··· Data extract ···
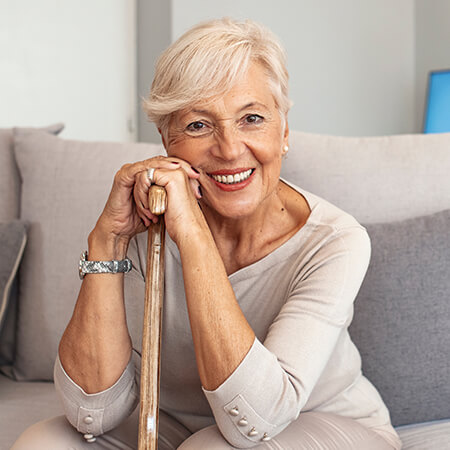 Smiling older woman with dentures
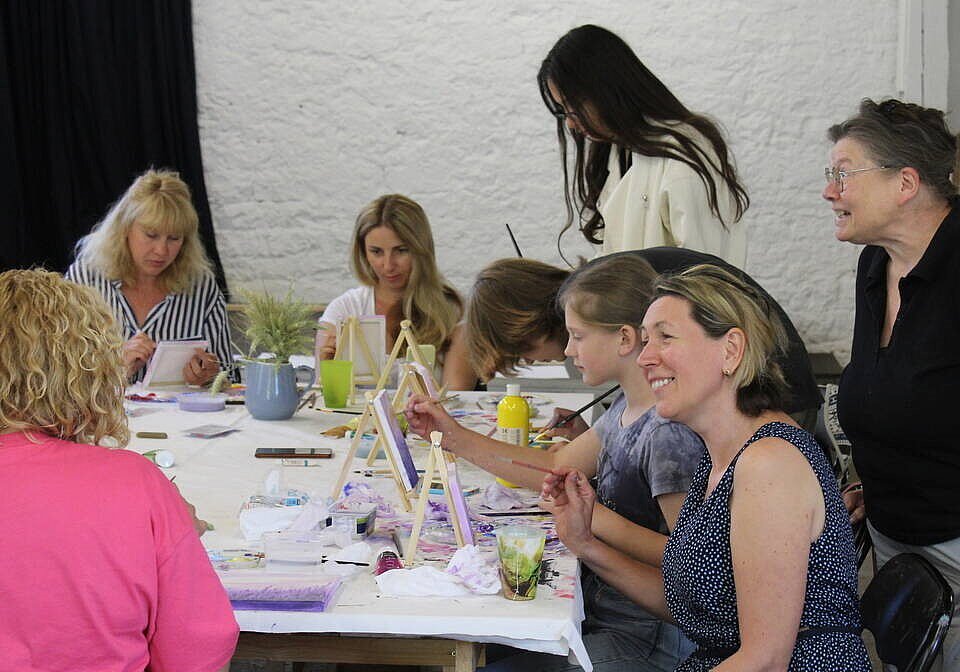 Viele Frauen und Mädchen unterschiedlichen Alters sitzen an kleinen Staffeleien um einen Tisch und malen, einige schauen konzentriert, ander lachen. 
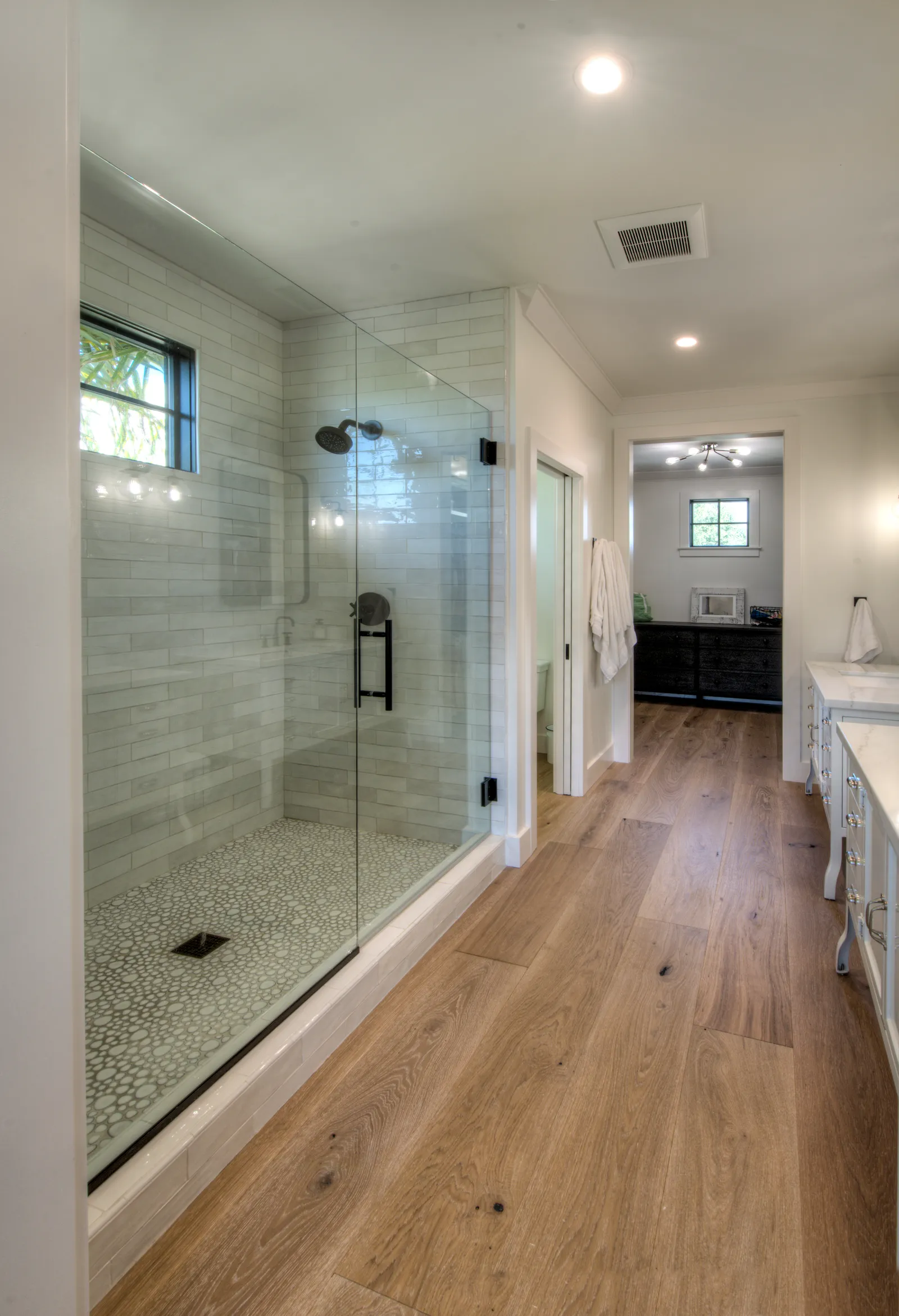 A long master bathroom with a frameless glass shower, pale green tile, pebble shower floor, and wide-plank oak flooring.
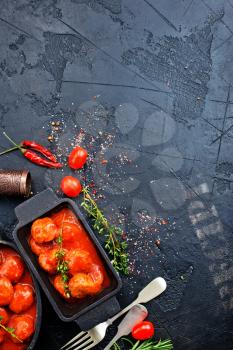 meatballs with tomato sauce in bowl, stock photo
···
- _Exercise aim_
The material above should be returned exactly, without pictures.

- _Your response_
 Smiling older woman with dentures
 Viele Frauen und Mädchen unterschiedlichen Alters sitzen an kleinen Staffeleien um einen Tisch und malen, einige schauen konzentriert, ander lachen. 
 A long master bathroom with a frameless glass shower, pale green tile, pebble shower floor, and wide-plank oak flooring.
 meatballs with tomato sauce in bowl, stock photo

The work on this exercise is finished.